Raelene never did convince Sherry to come along to darts night and in a way she was glad because it meant that she didn’t have to share her with the others. Rae didn’t give a bugger about darts. Tuesdays were just a night out in a town where there was nothing else to do. Her teammates were rough old boilers in tracky dacks and stretchknit tops. They were good for a laugh once a week but they weren’t really friends. They were proof that the further you let yourself go, the better you needed to be at darts. Rae was just making up the numbers. It was fun to imagine Sherry there, even if it was better that she didn’t come.
When Sherry’s place was ready and the removal truck had come and gone, Raelene spent three days helping her move in properly. The house was a big, brick joint, the sort that a middling kind of owner-skipper would build. Sherry and Dan had nice things — a glass table, white leather couches and a kingsize bed. While she and Sherry chatted and worked from room to room, the girls played in bubblewrap. They chased Sherry’s cat and climbed in and out of boxes. They begged Sherry to tell them more of her stories, and she obliged them as she could. The girls always wanted David and Goliath or Jonah and the Whale. Sherry held them spellbound.

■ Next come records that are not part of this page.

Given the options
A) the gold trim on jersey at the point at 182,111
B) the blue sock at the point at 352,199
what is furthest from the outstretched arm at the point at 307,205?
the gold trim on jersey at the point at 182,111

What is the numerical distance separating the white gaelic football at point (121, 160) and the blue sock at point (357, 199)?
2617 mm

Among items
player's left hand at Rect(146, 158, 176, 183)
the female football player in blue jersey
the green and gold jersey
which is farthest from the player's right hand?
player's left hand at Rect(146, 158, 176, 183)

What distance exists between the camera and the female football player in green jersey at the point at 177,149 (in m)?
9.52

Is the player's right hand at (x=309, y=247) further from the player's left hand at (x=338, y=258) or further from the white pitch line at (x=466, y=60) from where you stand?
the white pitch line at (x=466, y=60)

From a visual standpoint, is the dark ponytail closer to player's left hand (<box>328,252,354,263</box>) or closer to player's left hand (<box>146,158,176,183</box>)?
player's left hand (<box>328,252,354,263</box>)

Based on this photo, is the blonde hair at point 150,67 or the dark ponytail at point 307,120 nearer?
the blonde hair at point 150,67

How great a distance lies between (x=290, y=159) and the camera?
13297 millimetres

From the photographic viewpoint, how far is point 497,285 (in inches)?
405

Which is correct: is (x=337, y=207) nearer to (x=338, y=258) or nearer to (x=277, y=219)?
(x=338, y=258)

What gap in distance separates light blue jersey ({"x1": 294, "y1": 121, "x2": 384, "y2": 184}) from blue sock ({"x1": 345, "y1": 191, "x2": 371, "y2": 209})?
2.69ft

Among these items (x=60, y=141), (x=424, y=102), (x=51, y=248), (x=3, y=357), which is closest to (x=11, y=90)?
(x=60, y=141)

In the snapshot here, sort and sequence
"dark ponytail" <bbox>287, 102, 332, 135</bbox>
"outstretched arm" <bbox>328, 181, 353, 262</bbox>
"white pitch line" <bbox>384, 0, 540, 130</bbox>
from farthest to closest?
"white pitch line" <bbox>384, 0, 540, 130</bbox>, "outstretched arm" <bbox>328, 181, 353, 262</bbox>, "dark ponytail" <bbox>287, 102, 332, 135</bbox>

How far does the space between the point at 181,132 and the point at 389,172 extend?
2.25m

When Raelene got home from the third day the caravan was a mess and so was Max. He’d kicked the mirror out and there was blood all over the floor. The whole time she was washing and dressing his cut foot he pissed and moaned about coming back to an empty home and having to heat up his own lunch again and when Rae laughed at him for being so bloody stupid he clouted her in front of the kids. When he was gone, limping off toward the Cesspit, she settled the girls down, cooked them spaghetti on toast and bathed them in the sink before bed.
She was asleep when Max came home. She woke with his finger in her. He stank of beer and bait and sweat and, tired as she was, she opened up to him out of sadness. She could have shrugged him off but she couldn’t be bothered. At least he was gentle and with his hands on her breasts and his belly against hers there was no harm in it and even a shadow of original feeling, a faint and momentary comfort that didn’t claim her attention long. She lapsed back towards sleep and in that softened, dreamy state she felt like a kid again, lying in the back of a station wagon on a night drive home, the roar of the surf from the other side of the dune like the roadnoise in the wheel-arches, and the light flashing on Max’s head as he rocked in her so like the blink of streetlights falling by. Raelene surrendered to the feeling. She floated warm and safe in something familiar, almost asleep again until she surfaced with a jolt and a cry and realized that she was coming despite herself and the sensation was like the mild shocks you sometimes got from the badly earthed taps in the shower block, and when the spasms passed and Max continued to labour away on his own behalf, there was such a wash of relief that she lay back immune, vaguely hearing but not taking in anything he said through his clenched teeth as sleep consumed her.